Four-year-olds are too young to start school says the owner of a London-based nursery group, who told daynurseries.co.uk she believes many summer-born children are anxious at being taught school readiness too early.
June O’Sullivan is the chief executive at the London Early Years Foundation (LEYF) and she believes that as a nation we are sending our children to primary school too early.
She says: “We shouldn’t be putting them in ‘big school’. They are being pushed into reception classes and school when they are clearly not ready for it, and it worries them. There are no additional learning benefits for them, as is known from research.”
Start of term photos of children in ‘little frilly socks and oversized uniforms’
Ms O’ Sullivan believes that if very young children stayed in a good quality nursery until they were five, they would probably be more psychologically secure.
She says: “We shouldn’t be putting them into big school at four; we shouldn’t even be having this conversation that they are being pushed into reception classes and school when some of them have just turned four.”
The early years practitioner is very emphatic that school readiness preparations for such young children is very daunting for them, and is the source of some anxiety. She says it is particularly difficult for those children “who have been with us since they were six months old”, with the nursery being “their second home.”
Ms O’Sullivan believes anxiety is caused by the children “leaving something cosy and comfortable with their friends and the staff, who love them, to go to some ‘big school’.
She is slightly dismayed at the ‘cute’ obligatory start-of-term photos on social media featuring young children in “oversized uniforms and little frilly socks”, saying "they are just as cute at five", and adding: “They’re not toys you know!”
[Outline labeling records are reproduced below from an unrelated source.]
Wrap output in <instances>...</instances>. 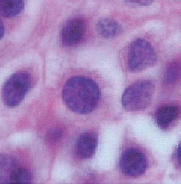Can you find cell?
I'll return each mask as SVG.
<instances>
[{
    "label": "cell",
    "mask_w": 181,
    "mask_h": 184,
    "mask_svg": "<svg viewBox=\"0 0 181 184\" xmlns=\"http://www.w3.org/2000/svg\"><path fill=\"white\" fill-rule=\"evenodd\" d=\"M101 92L98 86L90 78L76 76L67 81L63 89V99L73 112L87 114L98 104Z\"/></svg>",
    "instance_id": "obj_1"
},
{
    "label": "cell",
    "mask_w": 181,
    "mask_h": 184,
    "mask_svg": "<svg viewBox=\"0 0 181 184\" xmlns=\"http://www.w3.org/2000/svg\"><path fill=\"white\" fill-rule=\"evenodd\" d=\"M154 86L150 81H139L125 89L122 95V105L130 112L141 111L147 108L151 102Z\"/></svg>",
    "instance_id": "obj_2"
},
{
    "label": "cell",
    "mask_w": 181,
    "mask_h": 184,
    "mask_svg": "<svg viewBox=\"0 0 181 184\" xmlns=\"http://www.w3.org/2000/svg\"><path fill=\"white\" fill-rule=\"evenodd\" d=\"M31 79L26 72H17L5 83L2 89V99L5 104L14 108L20 104L31 87Z\"/></svg>",
    "instance_id": "obj_3"
},
{
    "label": "cell",
    "mask_w": 181,
    "mask_h": 184,
    "mask_svg": "<svg viewBox=\"0 0 181 184\" xmlns=\"http://www.w3.org/2000/svg\"><path fill=\"white\" fill-rule=\"evenodd\" d=\"M157 54L154 47L143 39H136L131 44L128 53V68L132 72L146 70L155 64Z\"/></svg>",
    "instance_id": "obj_4"
},
{
    "label": "cell",
    "mask_w": 181,
    "mask_h": 184,
    "mask_svg": "<svg viewBox=\"0 0 181 184\" xmlns=\"http://www.w3.org/2000/svg\"><path fill=\"white\" fill-rule=\"evenodd\" d=\"M122 172L130 177H137L145 173L147 169V160L144 154L136 148L126 150L119 162Z\"/></svg>",
    "instance_id": "obj_5"
},
{
    "label": "cell",
    "mask_w": 181,
    "mask_h": 184,
    "mask_svg": "<svg viewBox=\"0 0 181 184\" xmlns=\"http://www.w3.org/2000/svg\"><path fill=\"white\" fill-rule=\"evenodd\" d=\"M86 31L84 21L80 18H73L65 23L61 32V38L66 46H74L81 42Z\"/></svg>",
    "instance_id": "obj_6"
},
{
    "label": "cell",
    "mask_w": 181,
    "mask_h": 184,
    "mask_svg": "<svg viewBox=\"0 0 181 184\" xmlns=\"http://www.w3.org/2000/svg\"><path fill=\"white\" fill-rule=\"evenodd\" d=\"M98 146L96 134L86 132L78 137L76 142L77 155L81 159H89L95 154Z\"/></svg>",
    "instance_id": "obj_7"
},
{
    "label": "cell",
    "mask_w": 181,
    "mask_h": 184,
    "mask_svg": "<svg viewBox=\"0 0 181 184\" xmlns=\"http://www.w3.org/2000/svg\"><path fill=\"white\" fill-rule=\"evenodd\" d=\"M179 109L177 106L168 105L162 107L155 114V121L159 127L165 129L169 126L178 116Z\"/></svg>",
    "instance_id": "obj_8"
},
{
    "label": "cell",
    "mask_w": 181,
    "mask_h": 184,
    "mask_svg": "<svg viewBox=\"0 0 181 184\" xmlns=\"http://www.w3.org/2000/svg\"><path fill=\"white\" fill-rule=\"evenodd\" d=\"M97 31L105 38L111 39L119 36L122 32V27L113 20L104 18L97 23Z\"/></svg>",
    "instance_id": "obj_9"
},
{
    "label": "cell",
    "mask_w": 181,
    "mask_h": 184,
    "mask_svg": "<svg viewBox=\"0 0 181 184\" xmlns=\"http://www.w3.org/2000/svg\"><path fill=\"white\" fill-rule=\"evenodd\" d=\"M18 166L17 160L8 154H0V183H9L11 174Z\"/></svg>",
    "instance_id": "obj_10"
},
{
    "label": "cell",
    "mask_w": 181,
    "mask_h": 184,
    "mask_svg": "<svg viewBox=\"0 0 181 184\" xmlns=\"http://www.w3.org/2000/svg\"><path fill=\"white\" fill-rule=\"evenodd\" d=\"M24 8V0H0V15L12 17L18 15Z\"/></svg>",
    "instance_id": "obj_11"
},
{
    "label": "cell",
    "mask_w": 181,
    "mask_h": 184,
    "mask_svg": "<svg viewBox=\"0 0 181 184\" xmlns=\"http://www.w3.org/2000/svg\"><path fill=\"white\" fill-rule=\"evenodd\" d=\"M31 183V174L28 170L17 167L11 174L9 183L24 184Z\"/></svg>",
    "instance_id": "obj_12"
},
{
    "label": "cell",
    "mask_w": 181,
    "mask_h": 184,
    "mask_svg": "<svg viewBox=\"0 0 181 184\" xmlns=\"http://www.w3.org/2000/svg\"><path fill=\"white\" fill-rule=\"evenodd\" d=\"M180 65L177 63H173L166 71V81L168 84H172L178 79L180 76Z\"/></svg>",
    "instance_id": "obj_13"
},
{
    "label": "cell",
    "mask_w": 181,
    "mask_h": 184,
    "mask_svg": "<svg viewBox=\"0 0 181 184\" xmlns=\"http://www.w3.org/2000/svg\"><path fill=\"white\" fill-rule=\"evenodd\" d=\"M61 136H62L61 130H60L59 128H57V127H55V128L51 129L48 131V134H47V139L51 142H54L59 140Z\"/></svg>",
    "instance_id": "obj_14"
},
{
    "label": "cell",
    "mask_w": 181,
    "mask_h": 184,
    "mask_svg": "<svg viewBox=\"0 0 181 184\" xmlns=\"http://www.w3.org/2000/svg\"><path fill=\"white\" fill-rule=\"evenodd\" d=\"M154 0H125L126 2L132 5L145 6L151 4Z\"/></svg>",
    "instance_id": "obj_15"
},
{
    "label": "cell",
    "mask_w": 181,
    "mask_h": 184,
    "mask_svg": "<svg viewBox=\"0 0 181 184\" xmlns=\"http://www.w3.org/2000/svg\"><path fill=\"white\" fill-rule=\"evenodd\" d=\"M5 34V27L4 25H3L2 22L0 20V40L3 37Z\"/></svg>",
    "instance_id": "obj_16"
}]
</instances>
In the UK the Compulsory School Age (CSA) at which a child must start school is five, according to the Department for Education (DfE), but most children start school full-time in Reception when they are four.
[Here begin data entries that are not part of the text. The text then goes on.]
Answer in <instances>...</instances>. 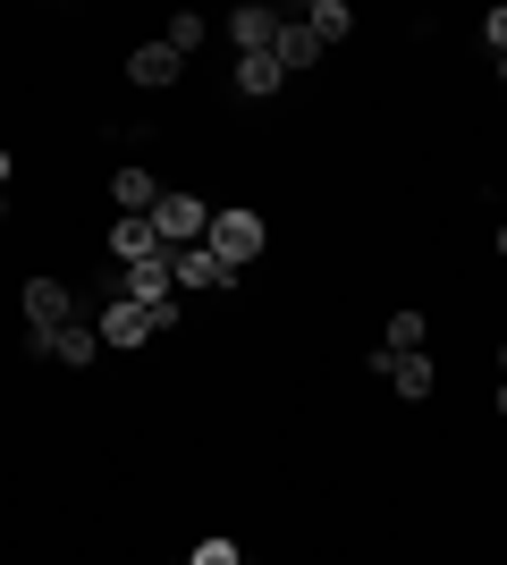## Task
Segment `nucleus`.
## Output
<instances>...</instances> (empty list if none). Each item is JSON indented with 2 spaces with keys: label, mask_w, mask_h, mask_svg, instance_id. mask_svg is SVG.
Returning <instances> with one entry per match:
<instances>
[{
  "label": "nucleus",
  "mask_w": 507,
  "mask_h": 565,
  "mask_svg": "<svg viewBox=\"0 0 507 565\" xmlns=\"http://www.w3.org/2000/svg\"><path fill=\"white\" fill-rule=\"evenodd\" d=\"M94 330H102V347L127 354V347H145V338H169V330H178V305H136V296H110Z\"/></svg>",
  "instance_id": "f257e3e1"
},
{
  "label": "nucleus",
  "mask_w": 507,
  "mask_h": 565,
  "mask_svg": "<svg viewBox=\"0 0 507 565\" xmlns=\"http://www.w3.org/2000/svg\"><path fill=\"white\" fill-rule=\"evenodd\" d=\"M203 228H212V203H194V194H161V203H152V236H161L169 254L203 245Z\"/></svg>",
  "instance_id": "f03ea898"
},
{
  "label": "nucleus",
  "mask_w": 507,
  "mask_h": 565,
  "mask_svg": "<svg viewBox=\"0 0 507 565\" xmlns=\"http://www.w3.org/2000/svg\"><path fill=\"white\" fill-rule=\"evenodd\" d=\"M203 245H212L220 262H229V270H237L245 279V262L263 254V220L254 212H212V228H203Z\"/></svg>",
  "instance_id": "7ed1b4c3"
},
{
  "label": "nucleus",
  "mask_w": 507,
  "mask_h": 565,
  "mask_svg": "<svg viewBox=\"0 0 507 565\" xmlns=\"http://www.w3.org/2000/svg\"><path fill=\"white\" fill-rule=\"evenodd\" d=\"M18 305H25V330H34V338H51V330H68V321H76V296L60 279H25Z\"/></svg>",
  "instance_id": "20e7f679"
},
{
  "label": "nucleus",
  "mask_w": 507,
  "mask_h": 565,
  "mask_svg": "<svg viewBox=\"0 0 507 565\" xmlns=\"http://www.w3.org/2000/svg\"><path fill=\"white\" fill-rule=\"evenodd\" d=\"M169 262H178V287H194V296H229V287H237V270H229L212 245H187V254H169Z\"/></svg>",
  "instance_id": "39448f33"
},
{
  "label": "nucleus",
  "mask_w": 507,
  "mask_h": 565,
  "mask_svg": "<svg viewBox=\"0 0 507 565\" xmlns=\"http://www.w3.org/2000/svg\"><path fill=\"white\" fill-rule=\"evenodd\" d=\"M34 354H51V363H68V372H85V363H102V330H94V321H68V330L34 338Z\"/></svg>",
  "instance_id": "423d86ee"
},
{
  "label": "nucleus",
  "mask_w": 507,
  "mask_h": 565,
  "mask_svg": "<svg viewBox=\"0 0 507 565\" xmlns=\"http://www.w3.org/2000/svg\"><path fill=\"white\" fill-rule=\"evenodd\" d=\"M372 372H381V380H389V388H398L406 405H423V397H432V354H372Z\"/></svg>",
  "instance_id": "0eeeda50"
},
{
  "label": "nucleus",
  "mask_w": 507,
  "mask_h": 565,
  "mask_svg": "<svg viewBox=\"0 0 507 565\" xmlns=\"http://www.w3.org/2000/svg\"><path fill=\"white\" fill-rule=\"evenodd\" d=\"M161 254V236H152V212H119V228H110V262L119 270H136V262Z\"/></svg>",
  "instance_id": "6e6552de"
},
{
  "label": "nucleus",
  "mask_w": 507,
  "mask_h": 565,
  "mask_svg": "<svg viewBox=\"0 0 507 565\" xmlns=\"http://www.w3.org/2000/svg\"><path fill=\"white\" fill-rule=\"evenodd\" d=\"M178 68H187V60H178L169 43H136V51H127V85H145V94L178 85Z\"/></svg>",
  "instance_id": "1a4fd4ad"
},
{
  "label": "nucleus",
  "mask_w": 507,
  "mask_h": 565,
  "mask_svg": "<svg viewBox=\"0 0 507 565\" xmlns=\"http://www.w3.org/2000/svg\"><path fill=\"white\" fill-rule=\"evenodd\" d=\"M279 25H288L279 9H263V0H245L237 18H229V43H237V60H245V51H271V43H279Z\"/></svg>",
  "instance_id": "9d476101"
},
{
  "label": "nucleus",
  "mask_w": 507,
  "mask_h": 565,
  "mask_svg": "<svg viewBox=\"0 0 507 565\" xmlns=\"http://www.w3.org/2000/svg\"><path fill=\"white\" fill-rule=\"evenodd\" d=\"M229 85H237L245 102H271V94H279V85H288V68H279L271 51H245V60H237V76H229Z\"/></svg>",
  "instance_id": "9b49d317"
},
{
  "label": "nucleus",
  "mask_w": 507,
  "mask_h": 565,
  "mask_svg": "<svg viewBox=\"0 0 507 565\" xmlns=\"http://www.w3.org/2000/svg\"><path fill=\"white\" fill-rule=\"evenodd\" d=\"M110 203H119V212H152V203H161L152 169H145V161H119V178H110Z\"/></svg>",
  "instance_id": "f8f14e48"
},
{
  "label": "nucleus",
  "mask_w": 507,
  "mask_h": 565,
  "mask_svg": "<svg viewBox=\"0 0 507 565\" xmlns=\"http://www.w3.org/2000/svg\"><path fill=\"white\" fill-rule=\"evenodd\" d=\"M271 60H279V68H314V60H321V43H314V25H305V18H296V25H279V43H271Z\"/></svg>",
  "instance_id": "ddd939ff"
},
{
  "label": "nucleus",
  "mask_w": 507,
  "mask_h": 565,
  "mask_svg": "<svg viewBox=\"0 0 507 565\" xmlns=\"http://www.w3.org/2000/svg\"><path fill=\"white\" fill-rule=\"evenodd\" d=\"M305 25H314V43H347V34H356V9H347V0H314Z\"/></svg>",
  "instance_id": "4468645a"
},
{
  "label": "nucleus",
  "mask_w": 507,
  "mask_h": 565,
  "mask_svg": "<svg viewBox=\"0 0 507 565\" xmlns=\"http://www.w3.org/2000/svg\"><path fill=\"white\" fill-rule=\"evenodd\" d=\"M381 354H423V312H414V305L389 312V347Z\"/></svg>",
  "instance_id": "2eb2a0df"
},
{
  "label": "nucleus",
  "mask_w": 507,
  "mask_h": 565,
  "mask_svg": "<svg viewBox=\"0 0 507 565\" xmlns=\"http://www.w3.org/2000/svg\"><path fill=\"white\" fill-rule=\"evenodd\" d=\"M203 34H212V25L194 18V9H178V18H169V34H161V43L178 51V60H194V43H203Z\"/></svg>",
  "instance_id": "dca6fc26"
},
{
  "label": "nucleus",
  "mask_w": 507,
  "mask_h": 565,
  "mask_svg": "<svg viewBox=\"0 0 507 565\" xmlns=\"http://www.w3.org/2000/svg\"><path fill=\"white\" fill-rule=\"evenodd\" d=\"M187 565H237V541H203V548H194Z\"/></svg>",
  "instance_id": "f3484780"
},
{
  "label": "nucleus",
  "mask_w": 507,
  "mask_h": 565,
  "mask_svg": "<svg viewBox=\"0 0 507 565\" xmlns=\"http://www.w3.org/2000/svg\"><path fill=\"white\" fill-rule=\"evenodd\" d=\"M483 34H490V51L507 60V9H490V18H483Z\"/></svg>",
  "instance_id": "a211bd4d"
},
{
  "label": "nucleus",
  "mask_w": 507,
  "mask_h": 565,
  "mask_svg": "<svg viewBox=\"0 0 507 565\" xmlns=\"http://www.w3.org/2000/svg\"><path fill=\"white\" fill-rule=\"evenodd\" d=\"M9 169H18V161H9V152H0V194H9Z\"/></svg>",
  "instance_id": "6ab92c4d"
},
{
  "label": "nucleus",
  "mask_w": 507,
  "mask_h": 565,
  "mask_svg": "<svg viewBox=\"0 0 507 565\" xmlns=\"http://www.w3.org/2000/svg\"><path fill=\"white\" fill-rule=\"evenodd\" d=\"M499 414H507V380H499Z\"/></svg>",
  "instance_id": "aec40b11"
},
{
  "label": "nucleus",
  "mask_w": 507,
  "mask_h": 565,
  "mask_svg": "<svg viewBox=\"0 0 507 565\" xmlns=\"http://www.w3.org/2000/svg\"><path fill=\"white\" fill-rule=\"evenodd\" d=\"M499 254H507V228H499Z\"/></svg>",
  "instance_id": "412c9836"
},
{
  "label": "nucleus",
  "mask_w": 507,
  "mask_h": 565,
  "mask_svg": "<svg viewBox=\"0 0 507 565\" xmlns=\"http://www.w3.org/2000/svg\"><path fill=\"white\" fill-rule=\"evenodd\" d=\"M499 372H507V347H499Z\"/></svg>",
  "instance_id": "4be33fe9"
},
{
  "label": "nucleus",
  "mask_w": 507,
  "mask_h": 565,
  "mask_svg": "<svg viewBox=\"0 0 507 565\" xmlns=\"http://www.w3.org/2000/svg\"><path fill=\"white\" fill-rule=\"evenodd\" d=\"M0 212H9V194H0Z\"/></svg>",
  "instance_id": "5701e85b"
},
{
  "label": "nucleus",
  "mask_w": 507,
  "mask_h": 565,
  "mask_svg": "<svg viewBox=\"0 0 507 565\" xmlns=\"http://www.w3.org/2000/svg\"><path fill=\"white\" fill-rule=\"evenodd\" d=\"M499 76H507V60H499Z\"/></svg>",
  "instance_id": "b1692460"
}]
</instances>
Some will have only just turned four, especially those that are summer born, although children born between 1 April and 31 August can start the September after they turn five if a parent requests it but this means they will miss Reception and go straight into Year One.
As a contrast, in many other European countries, the compulsory school age is six, and sometimes even seven years of age.
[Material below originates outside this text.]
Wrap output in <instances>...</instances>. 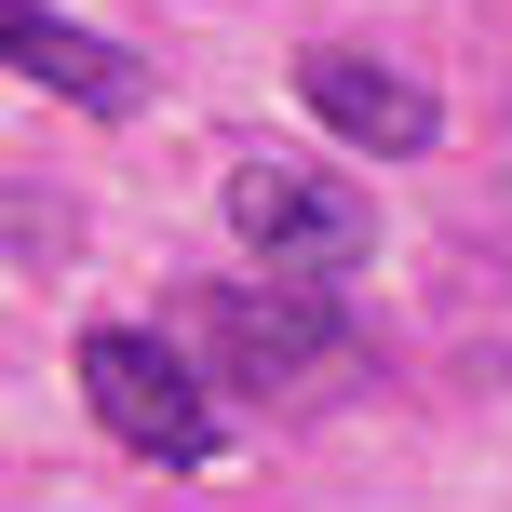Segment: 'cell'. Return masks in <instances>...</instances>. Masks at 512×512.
Here are the masks:
<instances>
[{"instance_id": "cell-1", "label": "cell", "mask_w": 512, "mask_h": 512, "mask_svg": "<svg viewBox=\"0 0 512 512\" xmlns=\"http://www.w3.org/2000/svg\"><path fill=\"white\" fill-rule=\"evenodd\" d=\"M81 405L108 418V445H135L162 472L216 459V378L189 364L176 324H95L81 337Z\"/></svg>"}, {"instance_id": "cell-2", "label": "cell", "mask_w": 512, "mask_h": 512, "mask_svg": "<svg viewBox=\"0 0 512 512\" xmlns=\"http://www.w3.org/2000/svg\"><path fill=\"white\" fill-rule=\"evenodd\" d=\"M189 364L203 378H297V364H337L351 351V310L337 283H297V270H243V283H203L176 310Z\"/></svg>"}, {"instance_id": "cell-3", "label": "cell", "mask_w": 512, "mask_h": 512, "mask_svg": "<svg viewBox=\"0 0 512 512\" xmlns=\"http://www.w3.org/2000/svg\"><path fill=\"white\" fill-rule=\"evenodd\" d=\"M230 230L270 256V270L337 283V270H364V243H378V203H364L351 176H324V162H270V149H243V162H230Z\"/></svg>"}, {"instance_id": "cell-4", "label": "cell", "mask_w": 512, "mask_h": 512, "mask_svg": "<svg viewBox=\"0 0 512 512\" xmlns=\"http://www.w3.org/2000/svg\"><path fill=\"white\" fill-rule=\"evenodd\" d=\"M297 95H310V122H324L337 149H364V162H418L445 135V95H432V81L378 68V54H351V41L297 54Z\"/></svg>"}, {"instance_id": "cell-5", "label": "cell", "mask_w": 512, "mask_h": 512, "mask_svg": "<svg viewBox=\"0 0 512 512\" xmlns=\"http://www.w3.org/2000/svg\"><path fill=\"white\" fill-rule=\"evenodd\" d=\"M0 41H14V68L41 81V95L95 108V122H135V108H149V68H135L122 41H95V27H68L54 0H14V14H0Z\"/></svg>"}, {"instance_id": "cell-6", "label": "cell", "mask_w": 512, "mask_h": 512, "mask_svg": "<svg viewBox=\"0 0 512 512\" xmlns=\"http://www.w3.org/2000/svg\"><path fill=\"white\" fill-rule=\"evenodd\" d=\"M14 256H27V270L54 256V203H41V189H14Z\"/></svg>"}]
</instances>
Change and anxiety: ‘They steal your food at school’
The transition process whereby children are eased into reception class from preschool or nursery can cause a lot of anxiety in itself if the child isn’t supported emotionally.
Ms O’Sullivan says: “One of the things we try to do is to understand things from a child’s perspective, so we made a film about going to school that was designed and directed by children from our Soho Nursery. They did this themselves with the support of their teacher Rosie.
There were certain preoccupations with the children that kept creeping up: Lunchtime at the new school was one of their biggest fears.
Ms O’Sullivan explained: “They were all terrified of lunchtime at school, and one of them said, “You do know that they steal your food at school”, and we said to her, “how do you know that?” and the little girl looked up and said: “everyone knows they steal your food at school, don’t be stupid”.
When the girl was questioned further, she said: “I have to have a packed lunch.”
The nursery practitioner believes the girl felt that by having her own packed lunch it meant some kind of control for her, and she was worried that at ‘big school’ this control might get taken away.
Another child said: “We all know there’s monsters in the school, and they’re there until Christmas. And then after Christmas they go away”.
Ms O’Sullivan said: “The child had, in a sense, metamorphosed his anxiety about school into a monster and had got this idea in his head that once he had gotten through this first term, he would be okay. He probably had parents talking about the first term and how it would get better and this was the cause of the anxiety.”
‘I am Too Absolutely Small for School’
The nursery group owner points out that the preoccupations and anxieties of the children about starting school are often very different from what parents focus on when they are helping their children transition.
She says: “Parents are fixated on lots of things that you see in a roleplay area; getting them used to wearing a school uniform, getting them used to the sense of the regularity of the day, and also work around making friends, such as ‘don’t worry, your friends will be going there too - you’ll be fine'.”
When looking to transition children for nursery, Ms O’Sullivan says that the most important aspect is the emotional. Practitioners should also be led by the child: “For us, the transition is really about finding the child’s interest and trying to follow it through.”
She believes it’s vital to be able to understand the signs of a child’s anxiety; something which parents can also help with by talking to nursery practitioners about their child's fears - they, after all, know their child best.
One book that she recommends highly is the Charlie and Lola book “ I Am Too Absolutely Small for School” by Lauren Child.
Ms O’ Sullivan says: “Lola doesn't want to go to school and it’s a really good book as it’s about her own fears about going to the school rather than the school itself. It’s that kind of thing rather than assuming their understanding of school is the same as ours - maybe the things they are really worried about, we haven’t even touched upon.”